Purpose to Kill

I’ve never seen someone run away so fast before. Walking on the sidewalk, minding my own business and a man comes from the opposite direction. He sees me, stops and stares. Eventually, his stare blemishes with fear and he turns and bolts. What is wrong with me? I am just a young man walking outside in public with a knife in my hand.

I always find it hard to understand peoples’ thoughts, let alone understand the people themselves. Why do people run away from a person like me? Is it because of what I look like? I think I look normal. Green left eye, red right eye, spiky metallic hair and no clothes on. Someone told me once what clothes were and I refused to believe them, so they lost a few limbs, if not all.

Limbs is a funny word.

LIMBS.

Apart from the running man, the streets are deserted. I look around, see nothing but houses stained with blood, and continue walking.

To be honest, people do tell me I see the world differently to others. They say everything can seem normal at one moment and then the next, the world stains with gore and violence. The last person who said that got a chuckle from me. Gore and violence are funny words. But I think I started to understand after I stabbed the guy in the chest eleven times. I dislike honesty, but how else do you get to know people?
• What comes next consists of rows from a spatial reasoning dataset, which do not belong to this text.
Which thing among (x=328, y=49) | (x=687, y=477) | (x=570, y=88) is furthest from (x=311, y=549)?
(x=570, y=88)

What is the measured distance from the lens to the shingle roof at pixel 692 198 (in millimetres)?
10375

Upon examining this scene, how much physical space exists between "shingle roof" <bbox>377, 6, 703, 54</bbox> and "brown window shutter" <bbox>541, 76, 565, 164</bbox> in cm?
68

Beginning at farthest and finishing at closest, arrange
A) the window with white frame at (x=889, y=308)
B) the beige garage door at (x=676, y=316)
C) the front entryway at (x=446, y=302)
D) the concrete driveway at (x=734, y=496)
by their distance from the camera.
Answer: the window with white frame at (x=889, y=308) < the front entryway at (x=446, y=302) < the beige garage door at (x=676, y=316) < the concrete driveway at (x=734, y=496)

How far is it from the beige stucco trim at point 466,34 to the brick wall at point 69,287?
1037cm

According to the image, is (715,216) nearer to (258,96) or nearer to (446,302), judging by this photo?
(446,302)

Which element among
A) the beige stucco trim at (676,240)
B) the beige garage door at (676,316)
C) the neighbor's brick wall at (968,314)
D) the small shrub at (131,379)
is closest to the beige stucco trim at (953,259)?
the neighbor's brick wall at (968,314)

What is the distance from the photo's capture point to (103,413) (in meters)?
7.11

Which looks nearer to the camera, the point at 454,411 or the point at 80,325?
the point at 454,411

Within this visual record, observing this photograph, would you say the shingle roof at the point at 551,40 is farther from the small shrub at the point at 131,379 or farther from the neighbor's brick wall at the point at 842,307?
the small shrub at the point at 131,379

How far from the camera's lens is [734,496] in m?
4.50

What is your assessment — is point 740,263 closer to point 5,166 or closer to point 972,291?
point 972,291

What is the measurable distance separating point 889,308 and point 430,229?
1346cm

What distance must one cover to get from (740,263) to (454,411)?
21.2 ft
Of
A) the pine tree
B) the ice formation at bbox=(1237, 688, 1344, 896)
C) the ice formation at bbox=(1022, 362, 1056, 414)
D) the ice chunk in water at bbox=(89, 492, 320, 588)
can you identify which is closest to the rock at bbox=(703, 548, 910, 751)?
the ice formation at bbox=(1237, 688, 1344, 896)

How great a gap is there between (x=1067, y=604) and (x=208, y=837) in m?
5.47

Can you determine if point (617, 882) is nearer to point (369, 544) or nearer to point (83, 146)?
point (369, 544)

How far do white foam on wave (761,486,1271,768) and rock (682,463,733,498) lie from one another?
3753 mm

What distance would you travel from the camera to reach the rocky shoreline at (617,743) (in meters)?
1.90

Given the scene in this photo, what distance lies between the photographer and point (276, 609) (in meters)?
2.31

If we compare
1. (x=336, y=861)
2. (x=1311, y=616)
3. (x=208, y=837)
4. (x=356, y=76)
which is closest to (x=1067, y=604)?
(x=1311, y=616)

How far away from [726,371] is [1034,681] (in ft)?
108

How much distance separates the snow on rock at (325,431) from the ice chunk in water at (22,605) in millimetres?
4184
There aren’t many people who I have ever considered a ‘friend’. I dislike that word. I’d rather say ‘fiend’. In fact, I will.

The one fiend who is actually still alive is the person whose house I’m walking to at the moment. Serly, his name is. He is the one person who doesn’t feel the need to tell me what clothes are, nor does he say I am different to everyone else. He won’t believe me when I tell him people say I’m different, but he does ask questions about it. A lot of questions, actually.

Fiends seem to have purpose in peoples’ lives, but what purpose he has, I don’t know. Like I’ve said, I find it hard to understand people and Serly is one of them. All I know about Serly is that he’s a male, he likes asking questions and he likes putting pieces of paper in frames, for some strange reason. I think he calls it art.

I find Serly’s house five minutes later. Every time I see his house, there is always a huge sign standing near it, and in the two years I’ve known him, he hasn’t told me what it says. I can’t even remember how my teacher died when she tried to teach me how to read.

I open the front door, knowing he always keeps his doors unlocked. That we have in common.

I find the grey-haired man rummaging through drawers in his office desk. His walls are covered with the framed pieces of paper I don’t understand.

“Hello, Serly!” I greet cheerfully. “What ya lookin’ for?”

He looks up, his already pale face becoming alabaster-like. “Oh, Bris. Y-you’ve… come at a g-good time,” he stammers uncharacteristically.

“You seem nervous.” I walk towards his desk. “How come?”

“I need…” he breaks off. “I need… to tell you something.”

“Alright.” I lean against the chair opposite him, lightly holding the knife in my right hand. “What’s up?”

He composes himself, straightens his tailored suit as he calls it, and looks me straight in the eyes. 

“You have Purkill Disorder.”

My mouth opens slightly, about to deny it, but my lips hang wordlessly. That is, until I start to laugh.

What? What is that?”

“I found this out yesterday,” he starts. “Purkill gives the victim an unstable mind, only allowing them to believe in natural things, like your nakedness.”

I look at myself, then back at Serly as he continues.

“The reason why you see blood and gore everywhere is because of your red eye. You were born with a red eye, meaning you were born with Purkill.” He wipes his sweaty brow with his sleeve. “You told me you feel no pain. Purkill Disorder nullifies pain, making you feel nothing. You don’t feel pain at all.”

I grip the knife tighter.

“And finally, the killing. That day you told me you feel no pain, I realised something. There was already blood on your knife… and you didn’t have cuts anywhere else. It was a suspicion of mine… and now I know.” He steps backwards slowly. “How many people have you killed, Bris?”

I don’t believe anything he says. “How do you know all of this?”

What he says next churns my stomach. “I’m your therapist. It’s my purpose to know.”

My thoughts of him shatter immediately. My therapist?

His questions are harmless, I once thought. But now I know that he was testing me. Testing me, trying to figure me out. And his paper-filled frames… I know exactly what he holds inside.

I feel betrayed. 

Now I know him… but now I know myself.

I lunge towards Serly, but I stop myself, the knife millimetres from his neck. He doesn’t flinch.

I don’t know who to kill.

Him… or me?

I thought I knew Serly, but this ‘doctor’ title is a dislike of mine. Something Serly should have known.

The blade slices effortlessly through his throat…

 

†††††††

 

The man appears again when I walk outside. Of course, I’m minding my own business again and he runs away, screaming this time. I still wonder what’s wrong with me. I am just a young man walking outside in public with a bloody knife in my hand.